Cães e gatos aguardam o período de dois dias após a captura para serem resgatados por seus tutores. Expirado o prazo, eles são disponibilizados para adoção nas dependências do Centro de Controle de Zoonoses, de segunda a sexta-feira, das 9h30 às 16h30.
Para adotar, é necessário ser maior de idade, apresentar carteira de identidade e comprovante de endereço. Animais adotados, com idade superior a quatro meses, saem castrados e microchipados. Filhotes abaixo de 4 meses saem com a castração garantida.
O pedido para recolhimento de animais soltos nas vias públicas deve ser feito através dos telefones 3277-7411 ou 7413, presencialmente ou por meio da Polícia Militar, Civil, Rodoviária e Corpo de Bombeiros.
A PBH ressalta ainda que o abandono e maus tratos de animais é crime e deve ser denunciado à Delegacia Especializada de Investigação de Crimes Contra a Fauna de Minas Gerais. “A Prefeitura de Belo Horizonte desenvolve políticas, em várias frentes, para evitar o abandono, o tratamento inadequado e as doenças transmitidas por animais.”
Três gatos e ajuda para o irmão autista
A designer gráfico Júlia Corrêa, de 22 anos, tem três gatos em casa: Nina, Mingau e Frida. Dois deles vieram das ruas.
“Já tivemos vários gatos, na verdade. O primeiro apareceu na escola da minha mãe e ela alimentou. Eu e meu irmão já queríamos um bichinho, então minha mãe levou ele pra casa e passamos a cuidar. Infelizmente, ele acabou sendo atropelado.”

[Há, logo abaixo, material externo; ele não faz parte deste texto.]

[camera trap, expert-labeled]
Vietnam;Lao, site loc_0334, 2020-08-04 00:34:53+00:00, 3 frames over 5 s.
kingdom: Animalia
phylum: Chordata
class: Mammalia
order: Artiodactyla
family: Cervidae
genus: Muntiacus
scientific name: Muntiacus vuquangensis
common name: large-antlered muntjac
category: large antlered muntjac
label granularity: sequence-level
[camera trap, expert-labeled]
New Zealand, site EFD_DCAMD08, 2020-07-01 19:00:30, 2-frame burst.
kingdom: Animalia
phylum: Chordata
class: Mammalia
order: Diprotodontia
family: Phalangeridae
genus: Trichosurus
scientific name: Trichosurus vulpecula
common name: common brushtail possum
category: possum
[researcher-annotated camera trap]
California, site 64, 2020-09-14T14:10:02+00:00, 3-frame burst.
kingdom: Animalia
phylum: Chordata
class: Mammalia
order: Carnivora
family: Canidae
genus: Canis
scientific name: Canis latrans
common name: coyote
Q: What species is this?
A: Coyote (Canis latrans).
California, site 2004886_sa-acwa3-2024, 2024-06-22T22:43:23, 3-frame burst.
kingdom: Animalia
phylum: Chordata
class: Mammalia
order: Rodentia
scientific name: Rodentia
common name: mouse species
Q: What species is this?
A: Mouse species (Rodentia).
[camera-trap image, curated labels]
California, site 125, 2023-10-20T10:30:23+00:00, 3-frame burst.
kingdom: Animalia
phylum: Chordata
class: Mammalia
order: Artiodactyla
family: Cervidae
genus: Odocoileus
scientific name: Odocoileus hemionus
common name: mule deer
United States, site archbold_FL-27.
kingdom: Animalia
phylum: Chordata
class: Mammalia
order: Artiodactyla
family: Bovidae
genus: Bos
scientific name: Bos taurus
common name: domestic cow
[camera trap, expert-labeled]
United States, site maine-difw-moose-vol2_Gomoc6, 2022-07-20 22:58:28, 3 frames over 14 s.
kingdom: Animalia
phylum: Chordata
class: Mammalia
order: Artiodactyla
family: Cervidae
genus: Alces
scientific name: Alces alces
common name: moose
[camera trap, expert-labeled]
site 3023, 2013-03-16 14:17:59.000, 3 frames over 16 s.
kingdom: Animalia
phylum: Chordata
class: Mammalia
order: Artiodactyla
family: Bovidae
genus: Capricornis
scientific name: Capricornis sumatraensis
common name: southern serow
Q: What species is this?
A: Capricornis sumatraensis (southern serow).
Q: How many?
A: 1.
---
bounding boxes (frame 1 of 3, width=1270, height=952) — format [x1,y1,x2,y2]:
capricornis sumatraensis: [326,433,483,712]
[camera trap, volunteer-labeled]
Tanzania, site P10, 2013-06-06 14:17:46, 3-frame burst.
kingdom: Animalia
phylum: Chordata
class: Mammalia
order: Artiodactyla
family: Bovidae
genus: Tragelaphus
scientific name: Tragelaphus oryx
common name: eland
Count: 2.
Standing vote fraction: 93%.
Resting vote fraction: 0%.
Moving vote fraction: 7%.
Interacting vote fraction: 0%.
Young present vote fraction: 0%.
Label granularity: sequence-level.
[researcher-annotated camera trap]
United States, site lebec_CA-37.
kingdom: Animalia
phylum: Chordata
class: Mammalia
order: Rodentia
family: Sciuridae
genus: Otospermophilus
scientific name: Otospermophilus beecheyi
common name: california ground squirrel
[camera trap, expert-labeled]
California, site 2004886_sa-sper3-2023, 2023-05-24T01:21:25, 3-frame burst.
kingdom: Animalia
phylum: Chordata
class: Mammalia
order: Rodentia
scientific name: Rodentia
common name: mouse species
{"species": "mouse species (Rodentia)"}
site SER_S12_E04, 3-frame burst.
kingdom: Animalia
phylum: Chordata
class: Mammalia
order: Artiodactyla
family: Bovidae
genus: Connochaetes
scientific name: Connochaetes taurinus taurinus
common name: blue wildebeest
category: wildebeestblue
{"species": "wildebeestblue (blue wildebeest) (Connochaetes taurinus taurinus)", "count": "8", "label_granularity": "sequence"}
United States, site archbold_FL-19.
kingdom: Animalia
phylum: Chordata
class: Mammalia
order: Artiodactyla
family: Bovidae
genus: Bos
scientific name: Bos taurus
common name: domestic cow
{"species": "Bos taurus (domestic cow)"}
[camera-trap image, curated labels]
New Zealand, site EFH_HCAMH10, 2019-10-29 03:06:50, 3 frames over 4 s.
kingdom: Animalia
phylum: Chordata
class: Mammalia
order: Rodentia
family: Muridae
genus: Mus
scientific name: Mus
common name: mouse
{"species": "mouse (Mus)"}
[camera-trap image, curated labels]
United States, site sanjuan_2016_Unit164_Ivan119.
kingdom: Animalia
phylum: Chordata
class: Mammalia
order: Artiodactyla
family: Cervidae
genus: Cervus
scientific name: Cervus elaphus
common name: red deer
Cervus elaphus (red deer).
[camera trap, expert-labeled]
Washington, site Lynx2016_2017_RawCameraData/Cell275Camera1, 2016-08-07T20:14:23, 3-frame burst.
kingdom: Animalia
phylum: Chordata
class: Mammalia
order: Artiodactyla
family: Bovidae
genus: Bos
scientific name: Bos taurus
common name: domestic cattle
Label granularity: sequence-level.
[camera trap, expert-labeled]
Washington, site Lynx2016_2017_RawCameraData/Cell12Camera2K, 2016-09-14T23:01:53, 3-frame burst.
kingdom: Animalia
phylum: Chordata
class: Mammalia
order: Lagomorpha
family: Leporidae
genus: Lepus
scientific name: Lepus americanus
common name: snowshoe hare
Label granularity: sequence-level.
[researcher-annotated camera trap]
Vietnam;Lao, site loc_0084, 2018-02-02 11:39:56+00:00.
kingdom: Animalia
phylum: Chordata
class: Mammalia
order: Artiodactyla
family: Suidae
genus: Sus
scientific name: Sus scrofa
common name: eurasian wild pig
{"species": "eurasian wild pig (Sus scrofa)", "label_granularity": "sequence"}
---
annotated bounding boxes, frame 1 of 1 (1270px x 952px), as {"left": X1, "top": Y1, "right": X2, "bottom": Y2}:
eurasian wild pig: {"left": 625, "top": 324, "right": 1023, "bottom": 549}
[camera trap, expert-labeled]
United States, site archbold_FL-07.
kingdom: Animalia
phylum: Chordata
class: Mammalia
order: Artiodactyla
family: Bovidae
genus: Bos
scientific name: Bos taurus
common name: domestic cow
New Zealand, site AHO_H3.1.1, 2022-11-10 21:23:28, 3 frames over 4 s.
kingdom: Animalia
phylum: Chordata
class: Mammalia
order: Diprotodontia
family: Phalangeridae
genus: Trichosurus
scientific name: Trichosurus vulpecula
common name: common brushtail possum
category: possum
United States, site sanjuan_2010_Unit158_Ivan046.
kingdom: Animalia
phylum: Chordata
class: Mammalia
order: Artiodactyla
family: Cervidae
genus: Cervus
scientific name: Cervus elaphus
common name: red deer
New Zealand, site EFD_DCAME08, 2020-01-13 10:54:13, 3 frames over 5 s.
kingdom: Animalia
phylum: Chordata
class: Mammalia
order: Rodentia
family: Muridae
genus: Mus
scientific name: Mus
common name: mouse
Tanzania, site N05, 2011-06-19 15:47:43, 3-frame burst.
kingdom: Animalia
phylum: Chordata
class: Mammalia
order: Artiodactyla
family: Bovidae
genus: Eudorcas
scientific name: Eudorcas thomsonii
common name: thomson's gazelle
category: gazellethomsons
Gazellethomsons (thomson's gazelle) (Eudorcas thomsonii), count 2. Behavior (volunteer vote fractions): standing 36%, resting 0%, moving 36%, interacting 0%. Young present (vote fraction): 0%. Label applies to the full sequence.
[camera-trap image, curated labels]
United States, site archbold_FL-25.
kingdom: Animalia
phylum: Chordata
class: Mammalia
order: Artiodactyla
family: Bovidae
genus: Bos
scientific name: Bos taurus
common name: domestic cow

Dos três que estão na casa atualmente, a mais velha, Nina, foi por adoção. “Uma colega da minha mãe tinha uma gatinha que precisava ser adotada. Pegamos ela. E os outros dois vieram durante a pandemia, viram a porta aberta, entraram e por ali ficaram. Foi bem espontâneo e a gente percebe que com os cuidados, alimentação, carinho, eles decidem ficar.”
Mingau tem uma doença chamada esporotricose e, por causa dela, não pode ser castrado.
“Por ter essa doença, não conseguimos ninguém para castrar porque é um risco para a pessoa, já que ela é transmissível para humanos. Além disso, qualquer corte que ele tenha pode prejudicar o estado de saúde dele.”
Júlia conta que além da doença, Mingau chegou na casa dela com anemia e hepatite. “O fígado dele é muito destruído. Mas vamos tratando essas doenças.”
Segundo a designer gráfico, o pai dela tenta limitar a quantidade de animais na casa. Se fosse por ela, a mãe e o irmão, César, a casa seria cheia de gatos.
“Meu irmão é autista e tem uma ligação muito forte com os animais, até estimula e traz um bem estar para a saúde dele. Depois que o primeiro morreu e a gente não teve mais gatos, minha mãe fez questão de adotar a Nina porque via a falta que o gato fazia para ele.”